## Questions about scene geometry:
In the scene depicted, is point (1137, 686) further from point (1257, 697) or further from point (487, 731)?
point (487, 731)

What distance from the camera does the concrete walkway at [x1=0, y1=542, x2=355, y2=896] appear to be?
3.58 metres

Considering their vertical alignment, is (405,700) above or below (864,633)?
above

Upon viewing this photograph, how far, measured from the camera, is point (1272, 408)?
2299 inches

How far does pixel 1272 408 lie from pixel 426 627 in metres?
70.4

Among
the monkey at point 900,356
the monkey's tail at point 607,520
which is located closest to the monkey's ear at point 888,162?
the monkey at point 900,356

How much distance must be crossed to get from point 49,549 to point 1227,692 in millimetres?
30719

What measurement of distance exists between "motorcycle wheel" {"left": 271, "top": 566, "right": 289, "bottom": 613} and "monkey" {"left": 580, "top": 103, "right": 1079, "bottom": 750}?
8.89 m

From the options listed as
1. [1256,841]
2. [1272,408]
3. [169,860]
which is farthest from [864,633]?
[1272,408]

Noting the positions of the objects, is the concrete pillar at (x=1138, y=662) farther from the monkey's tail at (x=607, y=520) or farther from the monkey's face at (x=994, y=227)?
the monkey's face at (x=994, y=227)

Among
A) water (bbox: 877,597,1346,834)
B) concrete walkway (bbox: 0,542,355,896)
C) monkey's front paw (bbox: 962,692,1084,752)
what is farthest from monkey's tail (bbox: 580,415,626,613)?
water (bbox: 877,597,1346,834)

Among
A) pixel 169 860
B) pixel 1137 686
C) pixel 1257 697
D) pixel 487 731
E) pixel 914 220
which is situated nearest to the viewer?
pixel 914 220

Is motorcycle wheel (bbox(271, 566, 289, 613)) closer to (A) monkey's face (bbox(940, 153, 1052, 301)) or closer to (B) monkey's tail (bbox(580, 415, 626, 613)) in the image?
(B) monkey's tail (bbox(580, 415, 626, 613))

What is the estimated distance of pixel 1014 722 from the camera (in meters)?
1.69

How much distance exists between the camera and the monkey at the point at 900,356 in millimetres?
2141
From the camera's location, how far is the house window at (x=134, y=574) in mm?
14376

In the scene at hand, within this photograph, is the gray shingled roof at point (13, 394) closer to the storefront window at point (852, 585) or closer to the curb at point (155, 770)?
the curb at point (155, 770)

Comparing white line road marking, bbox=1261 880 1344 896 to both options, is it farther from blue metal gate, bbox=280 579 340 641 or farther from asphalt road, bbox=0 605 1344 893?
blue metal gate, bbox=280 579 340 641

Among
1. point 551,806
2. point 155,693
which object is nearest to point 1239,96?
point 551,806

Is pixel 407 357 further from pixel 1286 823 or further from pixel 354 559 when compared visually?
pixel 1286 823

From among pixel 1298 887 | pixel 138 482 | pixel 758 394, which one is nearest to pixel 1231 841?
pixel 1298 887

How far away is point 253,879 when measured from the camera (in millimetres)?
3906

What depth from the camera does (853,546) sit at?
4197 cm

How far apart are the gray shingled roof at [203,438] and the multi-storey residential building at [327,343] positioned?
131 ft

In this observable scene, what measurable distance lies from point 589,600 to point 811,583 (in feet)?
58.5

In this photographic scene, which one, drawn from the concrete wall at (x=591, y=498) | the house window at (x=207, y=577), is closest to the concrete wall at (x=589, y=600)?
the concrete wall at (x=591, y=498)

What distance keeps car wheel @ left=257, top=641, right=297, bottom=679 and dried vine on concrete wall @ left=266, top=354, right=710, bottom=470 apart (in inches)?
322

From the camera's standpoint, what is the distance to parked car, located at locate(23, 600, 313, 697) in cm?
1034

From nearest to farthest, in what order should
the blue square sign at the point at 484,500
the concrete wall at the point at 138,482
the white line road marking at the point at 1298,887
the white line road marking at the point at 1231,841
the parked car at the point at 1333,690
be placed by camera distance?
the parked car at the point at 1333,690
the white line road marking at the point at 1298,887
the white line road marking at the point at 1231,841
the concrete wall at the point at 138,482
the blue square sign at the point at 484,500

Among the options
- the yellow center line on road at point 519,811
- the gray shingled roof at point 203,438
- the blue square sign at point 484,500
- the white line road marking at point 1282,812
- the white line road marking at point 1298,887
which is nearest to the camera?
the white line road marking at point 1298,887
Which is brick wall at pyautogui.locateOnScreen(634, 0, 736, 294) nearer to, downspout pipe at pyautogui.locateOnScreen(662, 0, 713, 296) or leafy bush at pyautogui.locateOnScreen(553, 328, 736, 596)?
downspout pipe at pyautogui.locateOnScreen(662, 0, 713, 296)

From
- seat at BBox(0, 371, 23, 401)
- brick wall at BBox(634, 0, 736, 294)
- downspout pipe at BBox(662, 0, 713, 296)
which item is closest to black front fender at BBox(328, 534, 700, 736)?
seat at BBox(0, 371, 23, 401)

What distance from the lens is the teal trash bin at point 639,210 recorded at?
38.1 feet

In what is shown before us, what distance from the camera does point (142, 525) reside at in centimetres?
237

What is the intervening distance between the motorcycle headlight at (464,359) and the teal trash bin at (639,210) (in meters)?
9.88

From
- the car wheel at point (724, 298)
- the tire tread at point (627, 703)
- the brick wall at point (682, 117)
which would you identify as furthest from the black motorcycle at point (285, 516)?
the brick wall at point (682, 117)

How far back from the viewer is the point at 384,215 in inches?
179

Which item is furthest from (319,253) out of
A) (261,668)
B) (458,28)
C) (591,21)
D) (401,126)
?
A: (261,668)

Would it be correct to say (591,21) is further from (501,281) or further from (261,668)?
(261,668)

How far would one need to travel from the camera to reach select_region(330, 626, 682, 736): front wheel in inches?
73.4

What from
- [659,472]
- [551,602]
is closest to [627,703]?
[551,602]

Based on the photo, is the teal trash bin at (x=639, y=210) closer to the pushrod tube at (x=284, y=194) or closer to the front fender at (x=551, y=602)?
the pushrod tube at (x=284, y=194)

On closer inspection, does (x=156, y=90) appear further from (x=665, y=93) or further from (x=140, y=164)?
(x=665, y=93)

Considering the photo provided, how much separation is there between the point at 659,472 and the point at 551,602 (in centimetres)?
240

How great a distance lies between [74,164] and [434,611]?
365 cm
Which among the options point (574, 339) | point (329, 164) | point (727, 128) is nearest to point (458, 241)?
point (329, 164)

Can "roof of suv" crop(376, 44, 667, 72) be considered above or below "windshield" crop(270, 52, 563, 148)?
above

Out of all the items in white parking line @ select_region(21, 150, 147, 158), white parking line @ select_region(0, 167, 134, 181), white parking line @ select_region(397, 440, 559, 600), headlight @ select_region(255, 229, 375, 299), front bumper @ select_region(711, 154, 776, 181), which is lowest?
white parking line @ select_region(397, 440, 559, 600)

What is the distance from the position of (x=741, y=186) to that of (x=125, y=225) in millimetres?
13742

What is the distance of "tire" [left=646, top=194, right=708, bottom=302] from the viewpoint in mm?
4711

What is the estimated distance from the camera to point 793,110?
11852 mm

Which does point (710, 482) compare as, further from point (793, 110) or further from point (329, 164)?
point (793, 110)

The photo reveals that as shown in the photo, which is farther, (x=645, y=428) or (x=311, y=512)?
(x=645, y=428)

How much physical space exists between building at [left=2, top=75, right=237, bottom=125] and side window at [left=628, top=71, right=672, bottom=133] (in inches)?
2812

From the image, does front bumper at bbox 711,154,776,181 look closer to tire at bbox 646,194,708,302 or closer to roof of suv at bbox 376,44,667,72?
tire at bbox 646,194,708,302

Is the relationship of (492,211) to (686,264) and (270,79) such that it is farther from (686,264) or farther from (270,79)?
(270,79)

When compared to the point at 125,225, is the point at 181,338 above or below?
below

## CHALLENGE:
Take the lines above and print them exactly.

## SOLUTION TO THIS TASK:
In the scene depicted, is point (1137, 686) further from point (1257, 697) or further from point (487, 731)?
point (487, 731)

What distance from the camera does the concrete walkway at [x1=0, y1=542, x2=355, y2=896] appear to be?
3.58 metres

Considering their vertical alignment, is (405,700) above or below (864,633)?
above

Upon viewing this photograph, how far, measured from the camera, is point (1272, 408)?
2299 inches

How far does pixel 1272 408 lie from pixel 426 627 in metres?
70.4

Among
the monkey at point 900,356
the monkey's tail at point 607,520
which is located closest to the monkey's ear at point 888,162?
the monkey at point 900,356

How much distance must be crossed to get from point 49,549 to point 1227,692 in millimetres?
30719

What measurement of distance exists between "motorcycle wheel" {"left": 271, "top": 566, "right": 289, "bottom": 613} and "monkey" {"left": 580, "top": 103, "right": 1079, "bottom": 750}?
8.89 m

From the options listed as
1. [1256,841]
2. [1272,408]
3. [169,860]
which is farthest from [864,633]?
[1272,408]

Noting the positions of the objects, is the concrete pillar at (x=1138, y=662) farther from the monkey's tail at (x=607, y=520) or farther from the monkey's face at (x=994, y=227)?
the monkey's face at (x=994, y=227)

Among
A) water (bbox: 877,597,1346,834)
B) concrete walkway (bbox: 0,542,355,896)
C) monkey's front paw (bbox: 962,692,1084,752)
what is farthest from monkey's tail (bbox: 580,415,626,613)?
water (bbox: 877,597,1346,834)

Among
A) pixel 169 860
B) pixel 1137 686
C) pixel 1257 697
D) pixel 487 731
E) pixel 914 220
which is situated nearest to the viewer?
pixel 914 220

Is motorcycle wheel (bbox(271, 566, 289, 613)) closer to (A) monkey's face (bbox(940, 153, 1052, 301)) or closer to (B) monkey's tail (bbox(580, 415, 626, 613)) in the image?
(B) monkey's tail (bbox(580, 415, 626, 613))

What is the estimated distance of pixel 1014 722 from the camera (in meters)?
1.69

How much distance exists between the camera and the monkey at the point at 900,356 in millimetres?
2141
From the camera's location, how far is the house window at (x=134, y=574) in mm?
14376

In the scene at hand, within this photograph, is the gray shingled roof at point (13, 394) closer to the storefront window at point (852, 585) or closer to the curb at point (155, 770)?
the curb at point (155, 770)

Comparing white line road marking, bbox=1261 880 1344 896 to both options, is it farther from blue metal gate, bbox=280 579 340 641 or farther from asphalt road, bbox=0 605 1344 893?
blue metal gate, bbox=280 579 340 641

Among
1. point 551,806
2. point 155,693
which object is nearest to point 1239,96?
point 551,806

Is pixel 407 357 further from pixel 1286 823 or further from pixel 354 559 when compared visually?
pixel 1286 823

From among pixel 1298 887 | pixel 138 482 | pixel 758 394, which one is nearest to pixel 1231 841?
pixel 1298 887

How far away is point 253,879 when measured from the camera (in millimetres)?
3906

What depth from the camera does (853,546) sit at?
4197 cm

How far apart are the gray shingled roof at [203,438] and the multi-storey residential building at [327,343] positioned?
131 ft

In this observable scene, what measurable distance lies from point 589,600 to point 811,583 (in feet)?
58.5

In this photographic scene, which one, drawn from the concrete wall at (x=591, y=498) | the house window at (x=207, y=577), is closest to the concrete wall at (x=589, y=600)?
the concrete wall at (x=591, y=498)

What distance keeps car wheel @ left=257, top=641, right=297, bottom=679 and dried vine on concrete wall @ left=266, top=354, right=710, bottom=470 apart (in inches)?
322

From the camera's standpoint, what is the distance to parked car, located at locate(23, 600, 313, 697) in cm?
1034

From nearest to farthest, in what order should
the blue square sign at the point at 484,500
the concrete wall at the point at 138,482
the white line road marking at the point at 1298,887
the white line road marking at the point at 1231,841
the parked car at the point at 1333,690
be placed by camera distance?
the parked car at the point at 1333,690
the white line road marking at the point at 1298,887
the white line road marking at the point at 1231,841
the concrete wall at the point at 138,482
the blue square sign at the point at 484,500

Among the options
- the yellow center line on road at point 519,811
- the gray shingled roof at point 203,438
- the blue square sign at point 484,500
- the white line road marking at point 1282,812
- the white line road marking at point 1298,887
which is nearest to the camera?
the white line road marking at point 1298,887
Which is brick wall at pyautogui.locateOnScreen(634, 0, 736, 294) nearer to, downspout pipe at pyautogui.locateOnScreen(662, 0, 713, 296) or leafy bush at pyautogui.locateOnScreen(553, 328, 736, 596)?
downspout pipe at pyautogui.locateOnScreen(662, 0, 713, 296)

From
- seat at BBox(0, 371, 23, 401)
- brick wall at BBox(634, 0, 736, 294)
- downspout pipe at BBox(662, 0, 713, 296)
which item is closest to black front fender at BBox(328, 534, 700, 736)?
seat at BBox(0, 371, 23, 401)

What distance from the lens is the teal trash bin at point 639,210 recorded at?
38.1 feet

In what is shown before us, what distance from the camera does point (142, 525) reside at in centimetres?
237

What is the intervening distance between the motorcycle headlight at (464,359) and the teal trash bin at (639,210) (in meters)?
9.88

From
- the car wheel at point (724, 298)
- the tire tread at point (627, 703)
- the brick wall at point (682, 117)
which would you identify as furthest from the black motorcycle at point (285, 516)?
the brick wall at point (682, 117)

How far back from the viewer is the point at 384,215 in inches?
179

Which item is furthest from (319,253) out of
A) (261,668)
B) (458,28)
C) (591,21)
D) (401,126)
?
A: (261,668)

Would it be correct to say (591,21) is further from (501,281) or further from (261,668)?
(261,668)

How far would one need to travel from the camera to reach select_region(330, 626, 682, 736): front wheel in inches?
73.4

What from
- [659,472]
- [551,602]
is closest to [627,703]?
[551,602]

Based on the photo, is the teal trash bin at (x=639, y=210) closer to the pushrod tube at (x=284, y=194) or closer to the front fender at (x=551, y=602)?
the pushrod tube at (x=284, y=194)

On closer inspection, does (x=156, y=90) appear further from (x=665, y=93) or further from (x=140, y=164)?
(x=665, y=93)

Considering the photo provided, how much separation is there between the point at 659,472 and the point at 551,602 (in centimetres)?
240

How great a distance lies between [74,164] and [434,611]?
365 cm
Which among the options point (574, 339) | point (329, 164) | point (727, 128) is nearest to point (458, 241)?
point (329, 164)

Can "roof of suv" crop(376, 44, 667, 72) be considered above or below "windshield" crop(270, 52, 563, 148)?
above

Out of all the items in white parking line @ select_region(21, 150, 147, 158), white parking line @ select_region(0, 167, 134, 181), white parking line @ select_region(397, 440, 559, 600), headlight @ select_region(255, 229, 375, 299), front bumper @ select_region(711, 154, 776, 181), which is lowest?
white parking line @ select_region(397, 440, 559, 600)

What is the distance from the position of (x=741, y=186) to that of (x=125, y=225) in millimetres?
13742

What is the distance of "tire" [left=646, top=194, right=708, bottom=302] from the viewpoint in mm?
4711

What is the estimated distance from the camera to point 793,110?
11852 mm

Which does point (710, 482) compare as, further from point (793, 110) or further from point (329, 164)?
point (793, 110)

The photo reveals that as shown in the photo, which is farther, (x=645, y=428) or (x=311, y=512)?
(x=645, y=428)

How much physical space exists between building at [left=2, top=75, right=237, bottom=125] and side window at [left=628, top=71, right=672, bottom=133] (in inches)?
2812

From the image, does front bumper at bbox 711,154,776,181 look closer to tire at bbox 646,194,708,302 or closer to roof of suv at bbox 376,44,667,72?
tire at bbox 646,194,708,302

Is the relationship of (492,211) to (686,264) and (270,79) such that it is farther from (686,264) or farther from (270,79)?
(270,79)

When compared to the point at 125,225, is the point at 181,338 above or below?
below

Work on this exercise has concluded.